- Task details
Rewrite only the lines running from the one containing "viewpoint in m?" down through the last line, swapping "stone column" for "brick column" and keeping everything else unchanged.

- Given records
━━━━
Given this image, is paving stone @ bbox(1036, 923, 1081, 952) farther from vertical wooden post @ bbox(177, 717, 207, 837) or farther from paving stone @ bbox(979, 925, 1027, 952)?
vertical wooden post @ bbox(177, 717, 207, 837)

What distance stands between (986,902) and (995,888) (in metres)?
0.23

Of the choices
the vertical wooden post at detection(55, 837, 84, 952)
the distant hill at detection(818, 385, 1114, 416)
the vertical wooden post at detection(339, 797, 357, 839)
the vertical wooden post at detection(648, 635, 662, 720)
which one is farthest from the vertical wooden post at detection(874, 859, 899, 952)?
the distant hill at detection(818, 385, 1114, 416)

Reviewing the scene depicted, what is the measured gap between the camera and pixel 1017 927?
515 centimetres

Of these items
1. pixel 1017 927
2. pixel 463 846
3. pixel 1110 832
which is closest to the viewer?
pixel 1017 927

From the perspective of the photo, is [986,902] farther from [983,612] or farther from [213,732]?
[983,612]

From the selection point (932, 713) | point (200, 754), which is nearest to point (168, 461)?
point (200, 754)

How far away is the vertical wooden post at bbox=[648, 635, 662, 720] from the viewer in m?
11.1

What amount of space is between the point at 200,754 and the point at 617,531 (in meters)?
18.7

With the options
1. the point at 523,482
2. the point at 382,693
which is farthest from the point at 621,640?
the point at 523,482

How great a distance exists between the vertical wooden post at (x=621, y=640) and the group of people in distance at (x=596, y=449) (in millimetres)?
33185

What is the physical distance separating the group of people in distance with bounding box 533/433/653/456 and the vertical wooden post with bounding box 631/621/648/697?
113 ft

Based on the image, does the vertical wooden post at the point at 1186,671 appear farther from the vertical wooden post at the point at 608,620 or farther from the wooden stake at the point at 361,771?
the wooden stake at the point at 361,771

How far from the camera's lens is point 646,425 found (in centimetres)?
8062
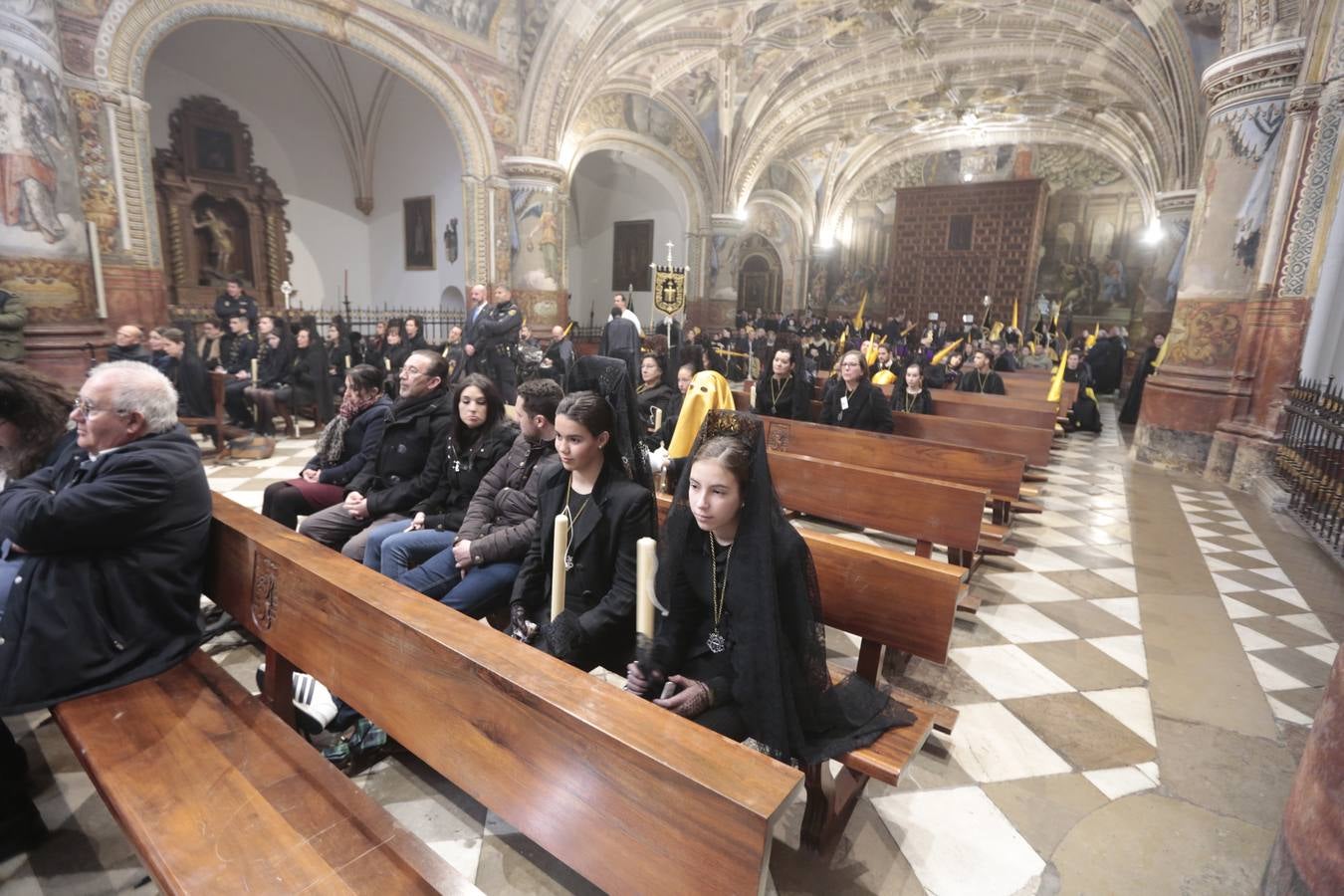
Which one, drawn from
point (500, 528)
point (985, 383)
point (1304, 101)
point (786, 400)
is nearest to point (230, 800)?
point (500, 528)

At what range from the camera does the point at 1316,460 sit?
5.77 m

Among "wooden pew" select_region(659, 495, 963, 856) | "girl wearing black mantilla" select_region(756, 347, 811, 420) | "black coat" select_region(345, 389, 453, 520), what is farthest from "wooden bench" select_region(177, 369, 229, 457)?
"wooden pew" select_region(659, 495, 963, 856)

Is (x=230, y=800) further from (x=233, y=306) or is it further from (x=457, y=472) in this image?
(x=233, y=306)

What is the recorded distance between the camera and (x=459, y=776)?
150 centimetres

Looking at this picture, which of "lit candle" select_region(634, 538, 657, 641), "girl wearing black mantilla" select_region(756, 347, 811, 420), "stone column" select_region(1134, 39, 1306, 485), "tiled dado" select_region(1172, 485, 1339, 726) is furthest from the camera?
"stone column" select_region(1134, 39, 1306, 485)

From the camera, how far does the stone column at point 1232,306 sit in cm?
667

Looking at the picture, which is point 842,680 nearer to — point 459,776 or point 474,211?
point 459,776

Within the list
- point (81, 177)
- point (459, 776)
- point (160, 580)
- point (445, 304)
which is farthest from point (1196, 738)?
point (445, 304)

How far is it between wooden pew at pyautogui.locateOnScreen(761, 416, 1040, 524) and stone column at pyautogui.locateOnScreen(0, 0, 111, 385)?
288 inches

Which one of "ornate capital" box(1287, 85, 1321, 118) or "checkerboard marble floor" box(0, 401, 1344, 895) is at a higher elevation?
"ornate capital" box(1287, 85, 1321, 118)

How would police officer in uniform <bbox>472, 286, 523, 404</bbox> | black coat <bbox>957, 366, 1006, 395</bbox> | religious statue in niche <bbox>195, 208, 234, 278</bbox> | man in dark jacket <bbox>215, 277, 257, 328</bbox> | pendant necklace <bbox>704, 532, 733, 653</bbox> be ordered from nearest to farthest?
pendant necklace <bbox>704, 532, 733, 653</bbox>, police officer in uniform <bbox>472, 286, 523, 404</bbox>, black coat <bbox>957, 366, 1006, 395</bbox>, man in dark jacket <bbox>215, 277, 257, 328</bbox>, religious statue in niche <bbox>195, 208, 234, 278</bbox>

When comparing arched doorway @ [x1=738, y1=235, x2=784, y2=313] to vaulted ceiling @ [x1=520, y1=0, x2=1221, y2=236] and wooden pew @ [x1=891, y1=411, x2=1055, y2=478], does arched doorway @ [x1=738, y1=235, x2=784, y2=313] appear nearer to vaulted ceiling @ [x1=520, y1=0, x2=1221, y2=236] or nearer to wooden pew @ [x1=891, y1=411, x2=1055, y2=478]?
vaulted ceiling @ [x1=520, y1=0, x2=1221, y2=236]

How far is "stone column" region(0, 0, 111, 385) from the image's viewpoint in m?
6.10

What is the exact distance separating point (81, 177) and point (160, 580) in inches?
━━━━
- Output for this exercise
How far is "brick column" region(0, 0, 111, 385) from the image's viewpoint in m?
6.10

What is the exact distance separating point (81, 177) and point (160, 580) in inches?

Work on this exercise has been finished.